### Given passage
* * *

# Food Saver Sealers - Which One



## rabbithutch (Jun 19, 2012)

I've posted on this subject before, but need to visit it again.

I'm looking at vacuum sealers.  I cannot afford anything really expensive.  Yes!  I know that is a relative term, but think "retired pensioner".

The America's Test Kitchen recommends the Food Saver V 2440.  I can't find it for less than $200, but there are all manner of other Food Saver models ranging in price from about $80 up to hundreds.

Given the number of places that I've found Food Saver brand with personal recommendations, I'm sold on the brand and now I'm just trying to settle on a model.  I'm willing to wait and save pennies provided there is a significant difference in features or functions that come with higher priced models.

In the meantime, I'm trying to figure out what features are 'must haves' and which are 'nice to haves'.

From what I've read, the vacuum has to be pretty strong (and you have to use good quality bags or sleeves) and you must be able to clean up any liquids sucked into the vacuum mechanism (though I don't know whether there is a difference among models).  I'm guessing that the width of the heat strip is important as might be the ability to make 2 or more sealing strips.

I would really appreciate comments from Food Saver owners who will reveal their models and their  likes and dislikes as well as features important to them and their recommendations.  I would also appreciate comments from owners of other than Food Saver products who will reveal their experiences and recommendations.

* * *

### Extracted information
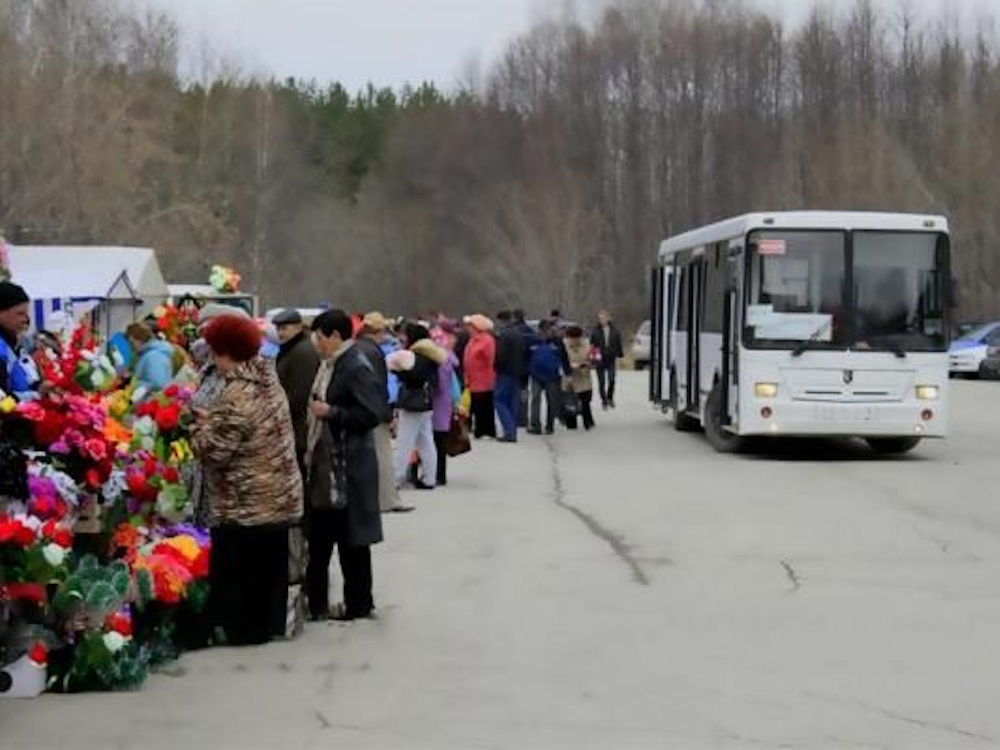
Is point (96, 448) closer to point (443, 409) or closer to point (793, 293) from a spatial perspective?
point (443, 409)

* * *

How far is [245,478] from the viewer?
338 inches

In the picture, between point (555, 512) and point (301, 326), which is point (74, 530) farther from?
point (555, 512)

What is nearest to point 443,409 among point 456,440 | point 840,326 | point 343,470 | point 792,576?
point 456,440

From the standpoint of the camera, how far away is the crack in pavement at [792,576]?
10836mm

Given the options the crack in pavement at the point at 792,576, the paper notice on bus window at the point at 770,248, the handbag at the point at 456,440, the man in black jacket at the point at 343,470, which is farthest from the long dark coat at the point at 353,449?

* * *

### Required tasks
[A] According to the vacuum sealer post, which Food Saver model does America's Test Kitchen recommend?
[B] Please scale the records from the line with "How far is [245,478] from the viewer?" to the line with "Given the options", both included, by writing those lines out again in full. Multiply every coordinate and distance that appears in an answer by 0.55, and round each result to a whole number, with halves rounded up.

### The results
[A] The Food Saver V 2440.

[B]
How far is [245,478] from the viewer?
186 inches

In the picture, between point (555, 512) and point (301, 326), which is point (74, 530) farther from?
point (305, 282)

What is nearest to point 443,409 among point 456,440 | point 840,326 | point 343,470 | point 792,576?
point 251,242

From the standpoint of the camera, how far away is the crack in pavement at [792,576]?
5960mm

Given the options the crack in pavement at the point at 792,576, the paper notice on bus window at the point at 770,248, the handbag at the point at 456,440, the man in black jacket at the point at 343,470, which is farthest from the long dark coat at the point at 353,449?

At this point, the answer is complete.